Why you think the configurations are matched? Do you know about matching?
Not really, I'll read about this :p
 
#6
Uh I see. I would say forget about the statistical analyses (seriously) and only record the performance of each setup and sort the performances from shortest time to the longest time, and recommend the one with shortest elapsed time if financial issues are not a problem. If financial issues are as well important, then you can sort your list according to both system performance and price.

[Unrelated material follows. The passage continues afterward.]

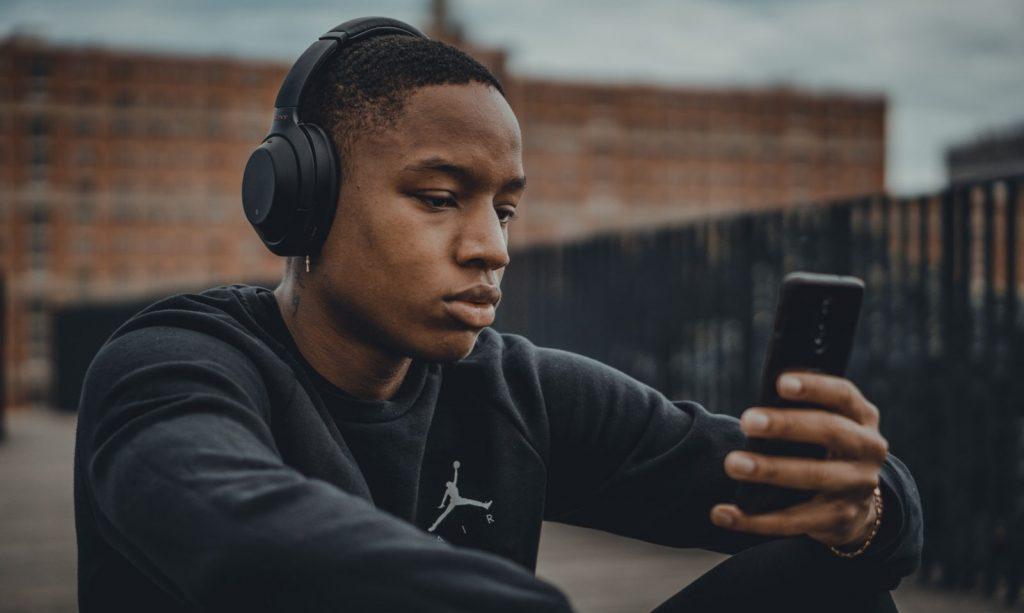 man in black nike hoodie wearing black headphones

The reason I would say to forget about "statistical" analyses is that from what I see, it appears to me you have a long way ahead and your experiment has serious flaws that are very difficult to me to elaborate on since they need at least some basic knowledge of stats. Besides, I "guess" (not sure) that you don't really want a statistical analysis. In my humble opinion, you just want a confident and reliable answer; and in your case, if your A-Large tower gives you the best performance among the other 8 setups, that would count as a reliable result. So a sorting would be fine for your case.

But in any case, if you still wanted to do statistical analyses, your test is not Wilcoxon.